With an abundant coastline, seafood is available to us in KZN throughout most of the year.  Most of us who live in KZN eat seafood, and some of us even engage is casual fishing for our own pleasure and to enjoy the day’s catch as a family meal. This is one of the things that makes life on the coast special, however most of us don’t give too much thought to how it is that we are fortunate enough to be able to enjoy seafood, like mussels, at any time we like.

With vast stretches of coastline, KwaZulu-Natal’s ocean is a valuable resource in terms of providing not only recreational opportunities for people, but also a means of making a living, and rock mussels are an extremely important asset.
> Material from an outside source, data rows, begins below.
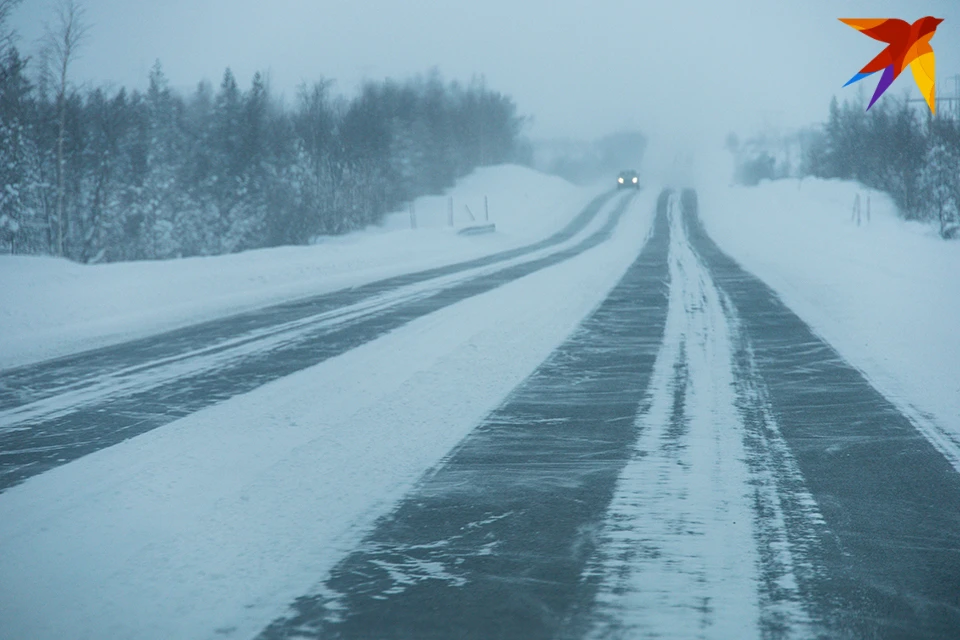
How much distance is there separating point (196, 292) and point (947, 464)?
1212cm

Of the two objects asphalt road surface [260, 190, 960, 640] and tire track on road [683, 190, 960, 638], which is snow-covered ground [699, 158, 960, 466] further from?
asphalt road surface [260, 190, 960, 640]

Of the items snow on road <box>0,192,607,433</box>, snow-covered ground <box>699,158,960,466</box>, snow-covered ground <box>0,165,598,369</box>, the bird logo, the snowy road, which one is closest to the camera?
the bird logo

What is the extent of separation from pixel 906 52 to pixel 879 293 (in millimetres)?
7934

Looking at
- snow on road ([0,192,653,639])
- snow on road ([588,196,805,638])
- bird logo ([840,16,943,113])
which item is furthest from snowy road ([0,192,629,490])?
bird logo ([840,16,943,113])

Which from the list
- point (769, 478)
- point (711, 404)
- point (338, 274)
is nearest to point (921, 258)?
point (338, 274)

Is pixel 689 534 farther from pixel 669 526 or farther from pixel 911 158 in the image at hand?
pixel 911 158

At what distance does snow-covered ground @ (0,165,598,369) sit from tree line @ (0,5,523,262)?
20678mm

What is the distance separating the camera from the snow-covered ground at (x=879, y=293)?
6526 mm

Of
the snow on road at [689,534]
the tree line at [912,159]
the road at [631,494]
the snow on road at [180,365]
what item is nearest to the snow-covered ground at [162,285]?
the snow on road at [180,365]

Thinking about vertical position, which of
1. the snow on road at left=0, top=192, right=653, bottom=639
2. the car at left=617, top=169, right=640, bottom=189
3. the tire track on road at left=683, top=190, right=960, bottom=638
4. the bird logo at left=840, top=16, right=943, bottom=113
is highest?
the car at left=617, top=169, right=640, bottom=189

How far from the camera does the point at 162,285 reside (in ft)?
47.0

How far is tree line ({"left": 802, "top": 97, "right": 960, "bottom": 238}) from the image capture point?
27.5 metres

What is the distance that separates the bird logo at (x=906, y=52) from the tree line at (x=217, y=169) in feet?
119

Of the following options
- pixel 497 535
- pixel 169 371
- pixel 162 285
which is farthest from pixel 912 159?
pixel 497 535
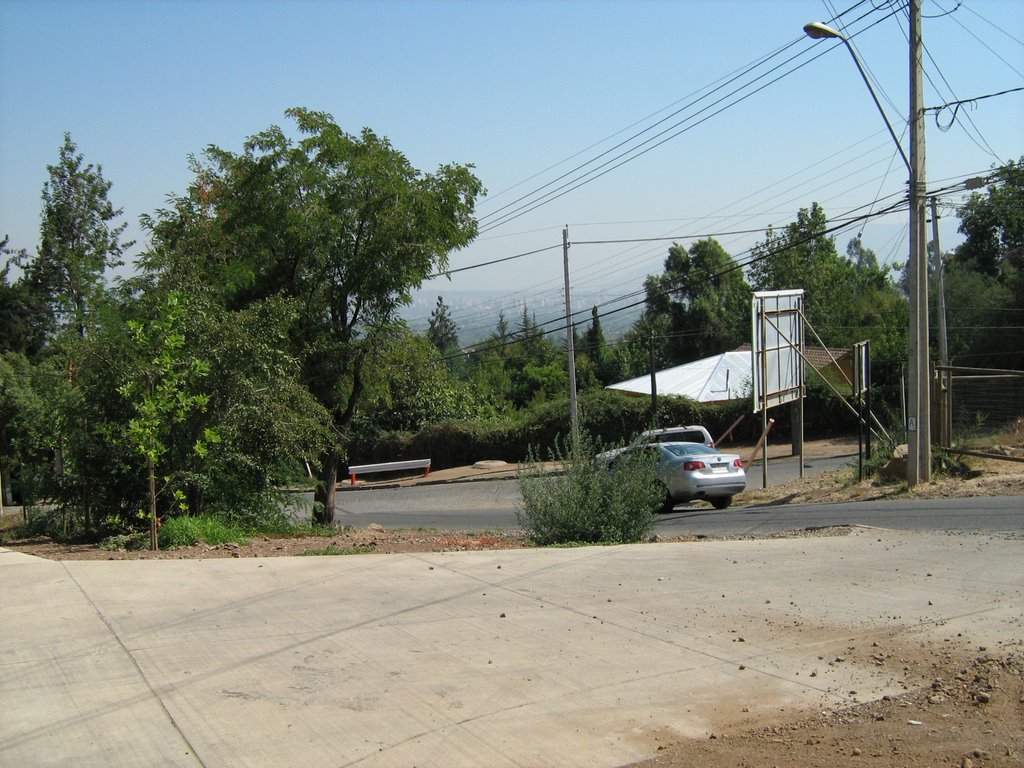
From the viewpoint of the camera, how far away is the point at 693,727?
5.28 meters

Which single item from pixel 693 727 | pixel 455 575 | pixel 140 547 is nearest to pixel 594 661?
pixel 693 727

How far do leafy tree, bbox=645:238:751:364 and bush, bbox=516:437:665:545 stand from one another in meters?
52.0

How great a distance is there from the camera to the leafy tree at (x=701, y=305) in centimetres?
6769

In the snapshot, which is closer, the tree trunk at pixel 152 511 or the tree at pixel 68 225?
the tree trunk at pixel 152 511

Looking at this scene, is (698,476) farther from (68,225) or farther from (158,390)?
(68,225)

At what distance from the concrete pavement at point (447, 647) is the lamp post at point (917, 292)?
8.20 meters

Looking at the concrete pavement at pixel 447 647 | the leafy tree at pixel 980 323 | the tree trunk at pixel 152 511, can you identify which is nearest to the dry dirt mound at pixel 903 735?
the concrete pavement at pixel 447 647

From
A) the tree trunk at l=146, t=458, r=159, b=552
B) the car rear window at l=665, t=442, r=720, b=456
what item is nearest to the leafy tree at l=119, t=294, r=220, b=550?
the tree trunk at l=146, t=458, r=159, b=552

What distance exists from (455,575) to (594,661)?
3190mm

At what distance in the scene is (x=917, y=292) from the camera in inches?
726

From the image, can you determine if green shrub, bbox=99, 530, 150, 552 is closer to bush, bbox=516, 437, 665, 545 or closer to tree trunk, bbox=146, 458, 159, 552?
A: tree trunk, bbox=146, 458, 159, 552

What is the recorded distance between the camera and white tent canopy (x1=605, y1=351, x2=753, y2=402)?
4300 centimetres

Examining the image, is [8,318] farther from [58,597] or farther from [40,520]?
[58,597]

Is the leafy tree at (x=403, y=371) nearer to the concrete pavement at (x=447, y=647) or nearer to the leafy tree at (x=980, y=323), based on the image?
the concrete pavement at (x=447, y=647)
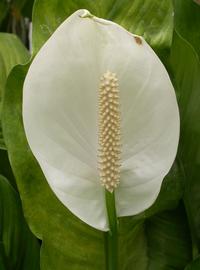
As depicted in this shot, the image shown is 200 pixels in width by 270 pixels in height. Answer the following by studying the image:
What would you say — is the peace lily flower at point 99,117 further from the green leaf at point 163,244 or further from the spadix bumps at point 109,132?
the green leaf at point 163,244

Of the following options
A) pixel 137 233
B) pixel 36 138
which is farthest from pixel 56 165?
pixel 137 233

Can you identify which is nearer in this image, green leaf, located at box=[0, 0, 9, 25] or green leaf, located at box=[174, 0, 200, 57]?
green leaf, located at box=[174, 0, 200, 57]

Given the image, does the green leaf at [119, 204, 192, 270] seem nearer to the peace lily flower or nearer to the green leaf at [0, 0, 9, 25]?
the peace lily flower

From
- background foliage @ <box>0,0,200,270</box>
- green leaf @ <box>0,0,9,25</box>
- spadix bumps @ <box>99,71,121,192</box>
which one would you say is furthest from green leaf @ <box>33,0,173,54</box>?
green leaf @ <box>0,0,9,25</box>

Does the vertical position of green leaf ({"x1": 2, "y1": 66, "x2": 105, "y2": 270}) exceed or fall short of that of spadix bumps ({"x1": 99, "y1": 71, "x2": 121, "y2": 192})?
it falls short

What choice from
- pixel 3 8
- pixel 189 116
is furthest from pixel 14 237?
pixel 3 8

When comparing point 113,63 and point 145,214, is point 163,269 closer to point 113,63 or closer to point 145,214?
point 145,214

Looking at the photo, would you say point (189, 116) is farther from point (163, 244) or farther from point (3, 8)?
point (3, 8)
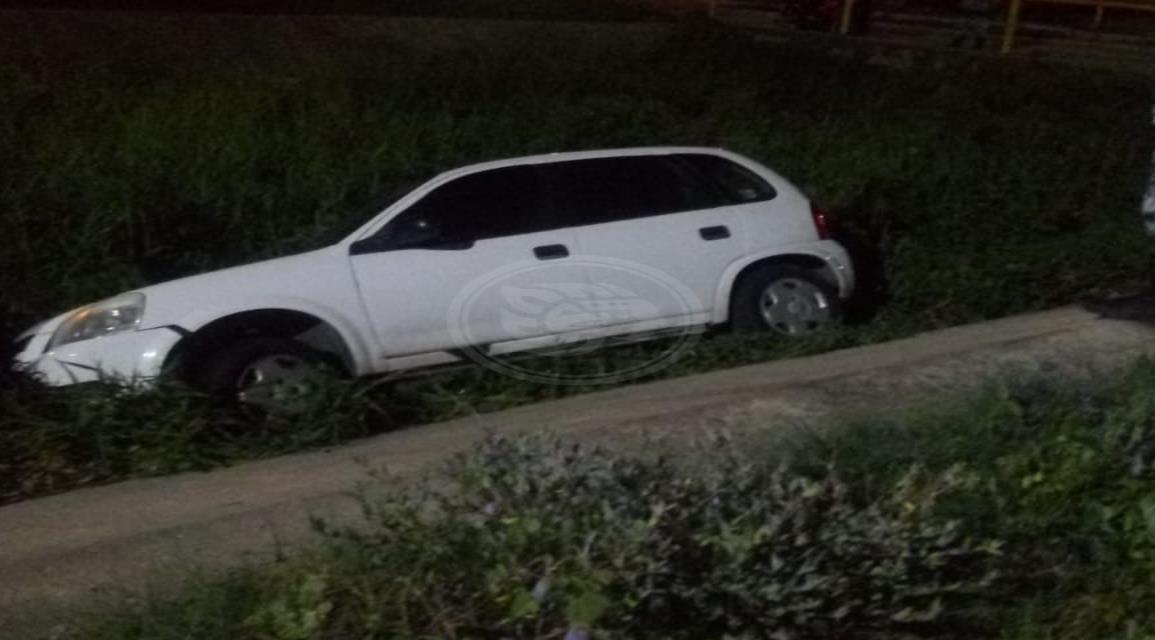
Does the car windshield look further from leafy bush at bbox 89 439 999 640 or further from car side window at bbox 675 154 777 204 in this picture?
leafy bush at bbox 89 439 999 640

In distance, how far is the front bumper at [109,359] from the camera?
24.9 feet

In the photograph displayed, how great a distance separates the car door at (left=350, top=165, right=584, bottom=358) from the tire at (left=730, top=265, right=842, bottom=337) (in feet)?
3.47

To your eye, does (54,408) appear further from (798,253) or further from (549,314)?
(798,253)

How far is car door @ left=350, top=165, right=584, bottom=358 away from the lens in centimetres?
816

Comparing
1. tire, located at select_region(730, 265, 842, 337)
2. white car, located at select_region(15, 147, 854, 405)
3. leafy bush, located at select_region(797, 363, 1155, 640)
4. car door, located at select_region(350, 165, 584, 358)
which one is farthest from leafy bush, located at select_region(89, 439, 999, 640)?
tire, located at select_region(730, 265, 842, 337)

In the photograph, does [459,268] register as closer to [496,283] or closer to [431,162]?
[496,283]

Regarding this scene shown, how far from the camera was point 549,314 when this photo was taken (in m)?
8.42

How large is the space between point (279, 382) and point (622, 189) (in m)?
2.40

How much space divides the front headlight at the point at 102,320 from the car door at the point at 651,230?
229 cm

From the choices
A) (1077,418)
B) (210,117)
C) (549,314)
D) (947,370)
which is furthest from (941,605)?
(210,117)

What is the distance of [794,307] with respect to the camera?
918 centimetres

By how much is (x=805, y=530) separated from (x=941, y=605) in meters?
0.51

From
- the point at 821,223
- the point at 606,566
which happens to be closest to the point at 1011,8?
the point at 821,223

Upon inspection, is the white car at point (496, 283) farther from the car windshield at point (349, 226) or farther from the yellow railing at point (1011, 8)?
the yellow railing at point (1011, 8)
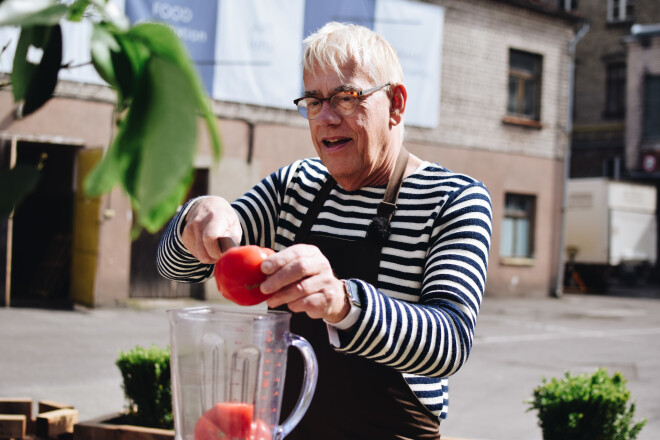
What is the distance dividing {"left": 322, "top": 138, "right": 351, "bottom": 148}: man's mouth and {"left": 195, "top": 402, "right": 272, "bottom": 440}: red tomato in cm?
84

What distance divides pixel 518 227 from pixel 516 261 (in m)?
0.95

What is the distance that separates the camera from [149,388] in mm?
3426

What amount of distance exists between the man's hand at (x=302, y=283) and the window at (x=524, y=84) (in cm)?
1657

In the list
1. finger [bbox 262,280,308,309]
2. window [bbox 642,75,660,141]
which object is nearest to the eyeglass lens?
finger [bbox 262,280,308,309]

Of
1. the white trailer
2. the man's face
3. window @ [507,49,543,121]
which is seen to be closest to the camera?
the man's face

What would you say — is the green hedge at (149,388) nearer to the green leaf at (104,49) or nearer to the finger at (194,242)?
the finger at (194,242)

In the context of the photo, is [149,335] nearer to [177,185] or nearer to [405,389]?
[405,389]

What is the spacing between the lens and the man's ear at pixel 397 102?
1879mm

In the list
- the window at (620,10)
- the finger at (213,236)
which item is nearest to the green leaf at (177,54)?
the finger at (213,236)

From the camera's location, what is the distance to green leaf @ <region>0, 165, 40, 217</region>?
0.47 meters

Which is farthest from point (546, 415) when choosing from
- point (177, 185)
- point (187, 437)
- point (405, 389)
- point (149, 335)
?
point (149, 335)

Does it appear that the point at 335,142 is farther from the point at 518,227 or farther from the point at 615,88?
the point at 615,88

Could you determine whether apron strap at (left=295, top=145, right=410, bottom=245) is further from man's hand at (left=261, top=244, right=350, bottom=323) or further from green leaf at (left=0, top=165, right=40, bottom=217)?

Historically, the conservation of mussel beds relied on two factors; the sale of permits to fishermen and the limiting of daily quotas, however, it turned out that this was not enough to protect the mussel population. In the 1980s their role as an integral part of the marine ecosystem became tenuous with the near-desolation of several mussel beds along our coast.

Fortunately, this justified the decision for a targeted protection initiative in order to start the recovery process, and especially so in Umdloti. In 1998 and after consultation with Umdloti residents, a designated area was indefinitely closed-off for the fishing and collection of several species of marine life including mussels, rock lobsters and certain crabs. Since this happened The Oceanographic Research Institute has been monitoring, tracking and recording the recovery of these mussel beds, and today the mussel population on the monitored reefs has more than doubled in size.